[WHAT NEEDS TO BE DONE]
What you return should be only the lines starting at the one that contains "Vintage modern girl's" and running to the end of the listing, exactly as written, minus any pictures.

________________

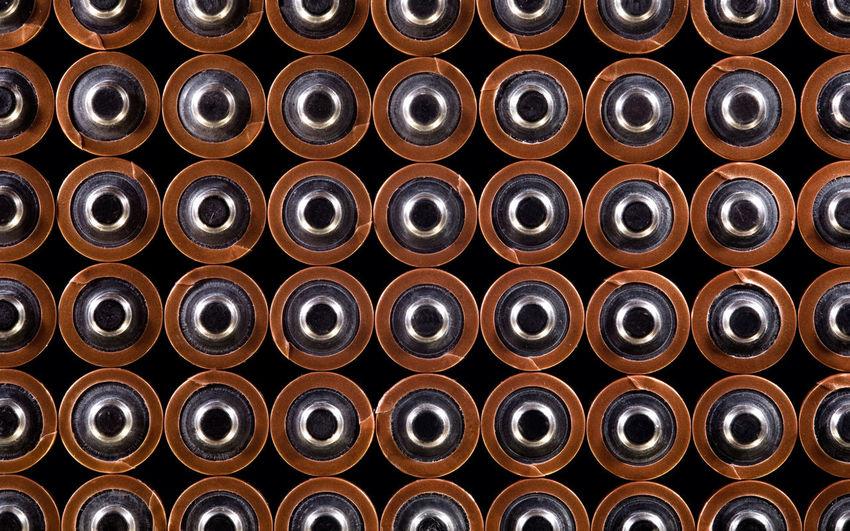Full frame shot of cans on black background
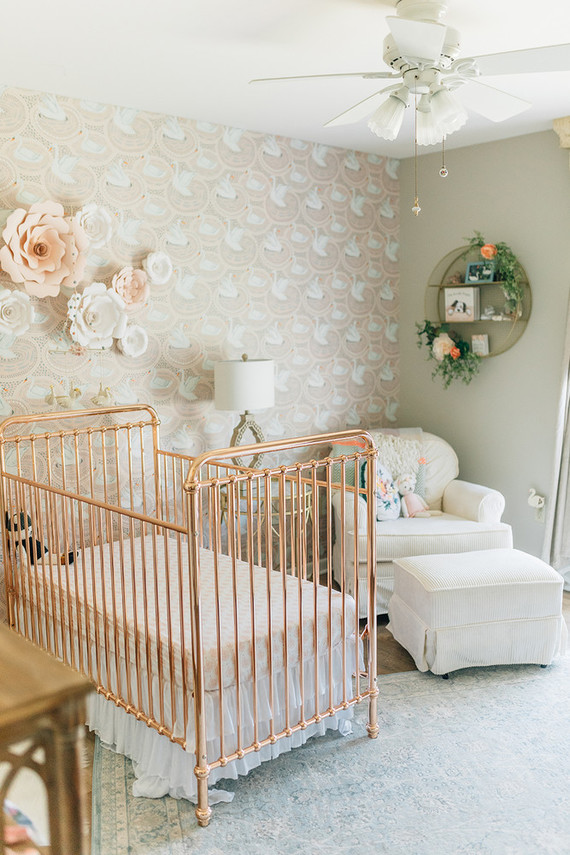 Vintage modern girl's nursery with rose gold crib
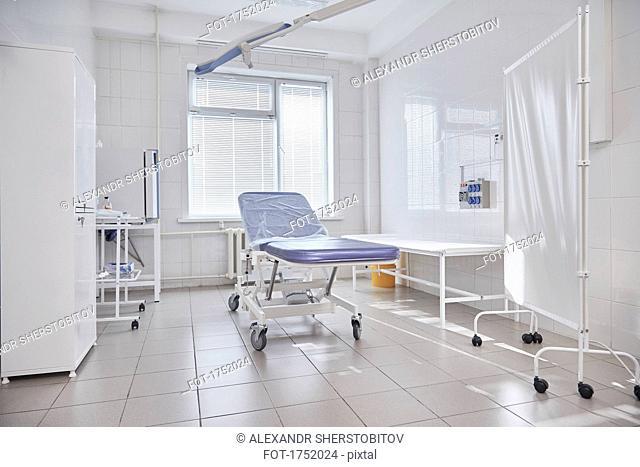 Hospital gurney by window in empty ward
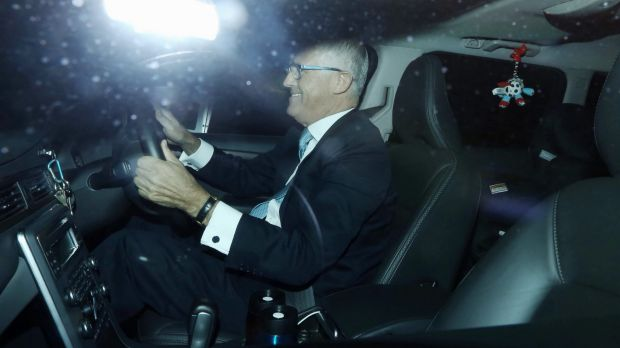 Malcolm Turnbull drives himself to Parliament House in Canberra on Wednesday morning.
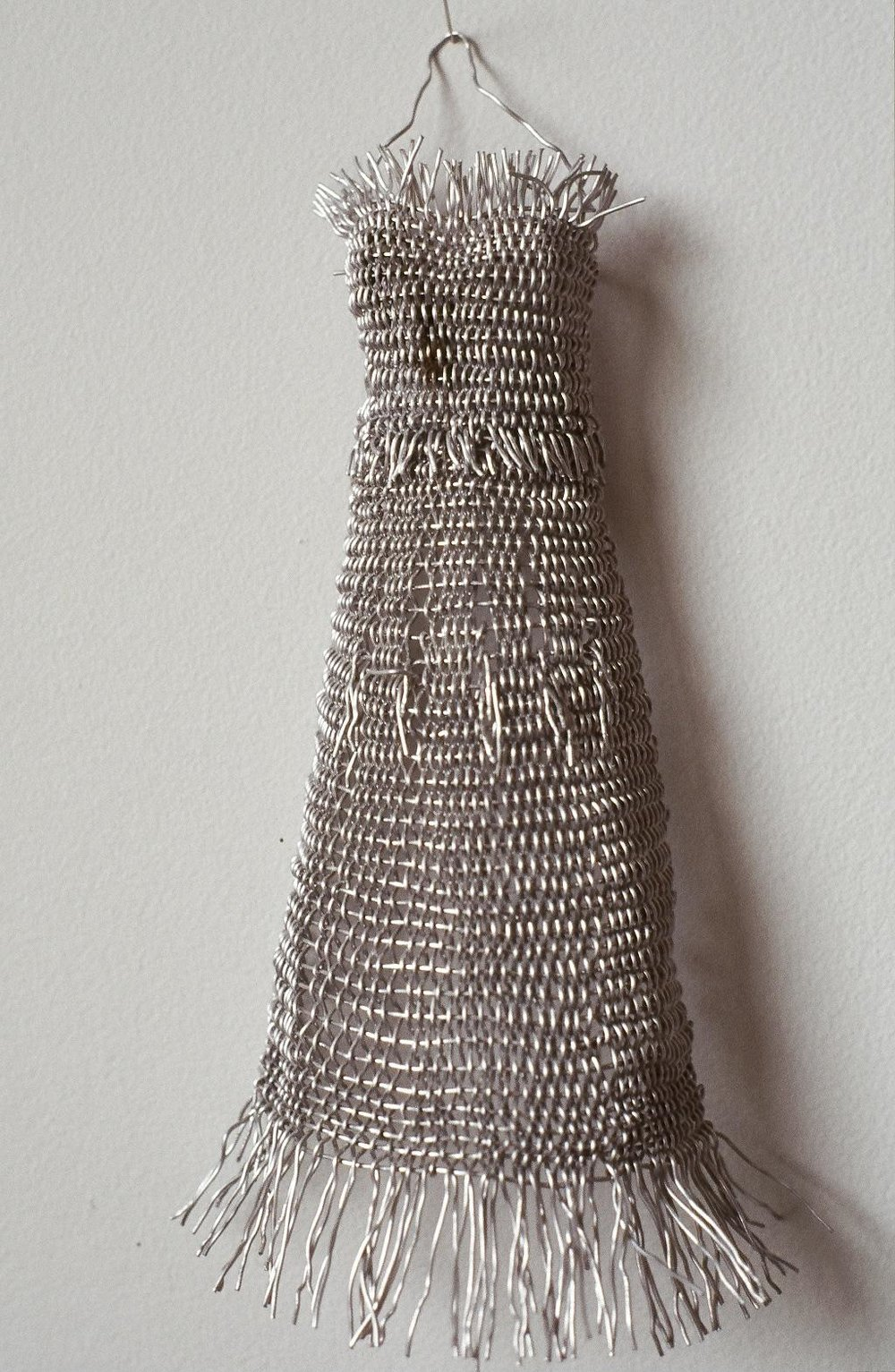 """Gown, 4"""" x 6"""", finger-woven wire, 1998"""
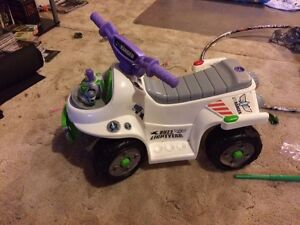 Buzz light year power wheels quad.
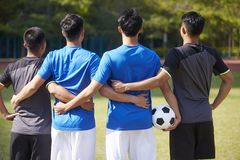 Rear view of a team of asian soccer players. Outdoor portrait of a team of young asian soccer football players, rear view royalty free stock images
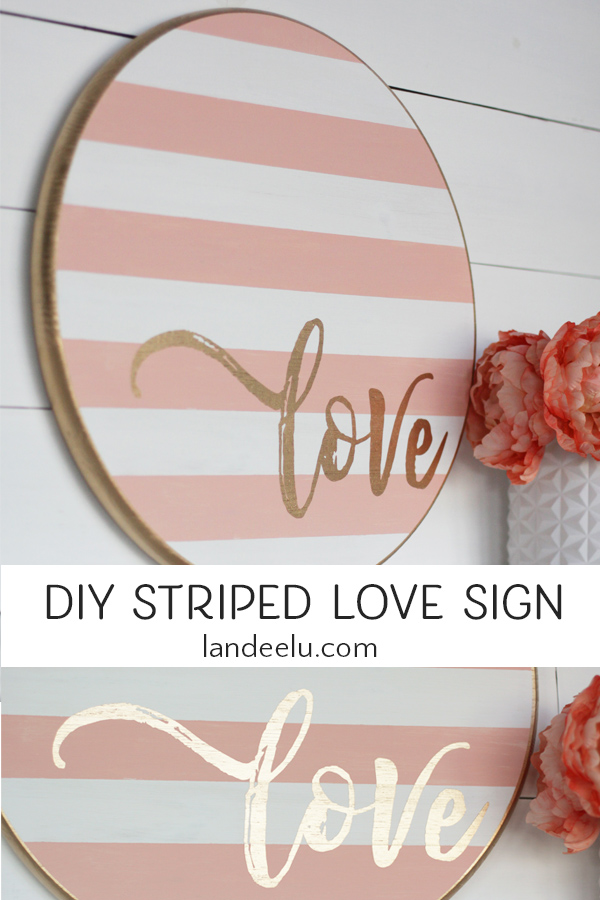 Grab a wood round from your local DIY store and make this darling striped Valentine's Day craft... a painted wood sign! #valentinesdaysign #valentinesdaycraft #valentinesday #DIYwoodsign #stencil
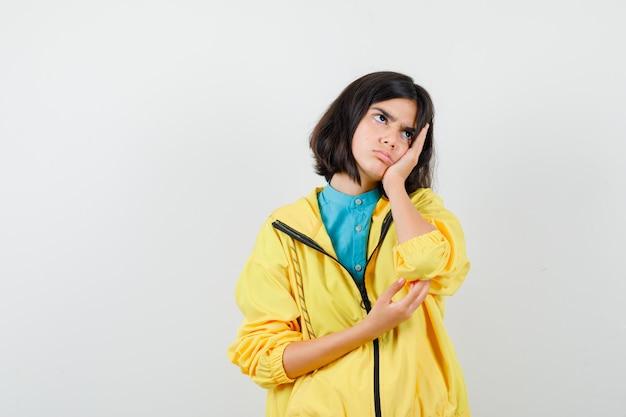 Portret van een tienermeisje dat met de wang op de handpalm leunt, wegkijkt in een gele jas en er somber uitziet
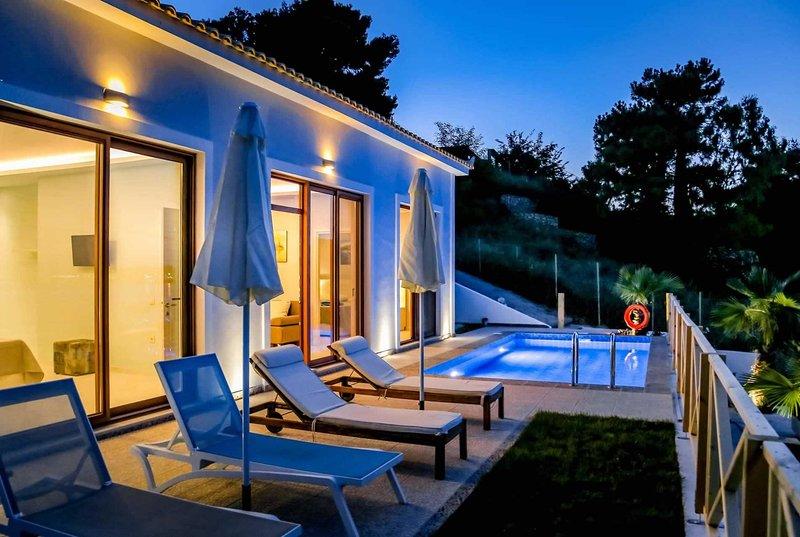 Beach front location, 2 bedrooms, 2 bathrooms, great views, AC, Free WiFi, location de vacances à Agios Sostis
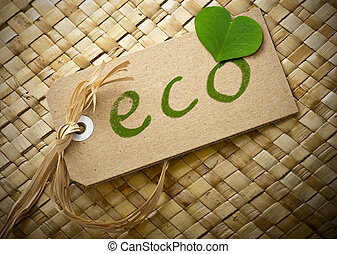 word eco written onto a carboard label and raffia string, brown background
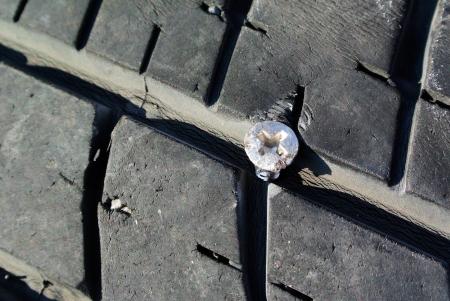 Screw puncturing tire photo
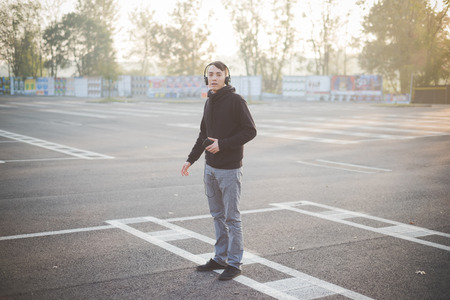 young crazy funny asian man in town outdoor lifestyle listening music with headphones photo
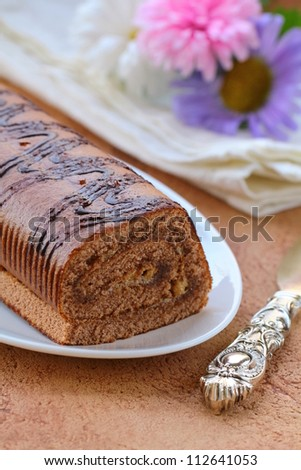 dessert chocolate biscuit roll on a plate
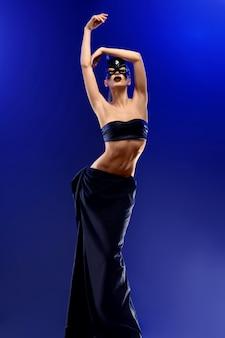 Schitterende mannequin die hoogste en lange zwarte rok en batman masker draagt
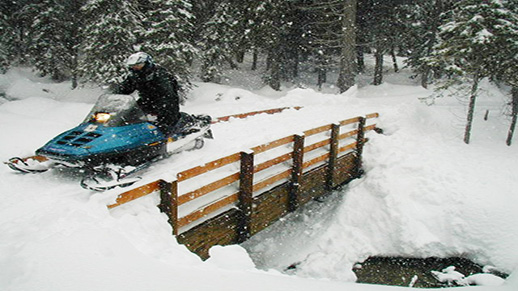 A snowmobiler crosses a bridge in heavy snow.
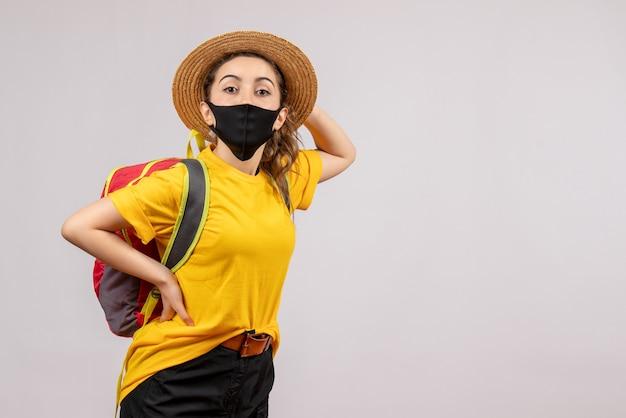 Vooraanzicht jonge reiziger met rugzak hand op een taille zetten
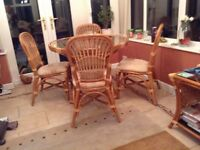 Conservatory cane circular glass top table and 4 chairs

________________

[RESULT BELOW]
 Vintage modern girl's nursery with rose gold crib
 Hospital gurney by window in empty ward
 Malcolm Turnbull drives himself to Parliament House in Canberra on Wednesday morning.
 """Gown, 4"""" x 6"""", finger-woven wire, 1998"""
 Buzz light year power wheels quad.
 Rear view of a team of asian soccer players. Outdoor portrait of a team of young asian soccer football players, rear view royalty free stock images
 Grab a wood round from your local DIY store and make this darling striped Valentine's Day craft... a painted wood sign! #valentinesdaysign #valentinesdaycraft #valentinesday #DIYwoodsign #stencil
 Portret van een tienermeisje dat met de wang op de handpalm leunt, wegkijkt in een gele jas en er somber uitziet
 Beach front location, 2 bedrooms, 2 bathrooms, great views, AC, Free WiFi, location de vacances à Agios Sostis
 word eco written onto a carboard label and raffia string, brown background
 Screw puncturing tire photo
 young crazy funny asian man in town outdoor lifestyle listening music with headphones photo
 dessert chocolate biscuit roll on a plate
 Schitterende mannequin die hoogste en lange zwarte rok en batman masker draagt
 A snowmobiler crosses a bridge in heavy snow.
 Vooraanzicht jonge reiziger met rugzak hand op een taille zetten
 Conservatory cane circular glass top table and 4 chairs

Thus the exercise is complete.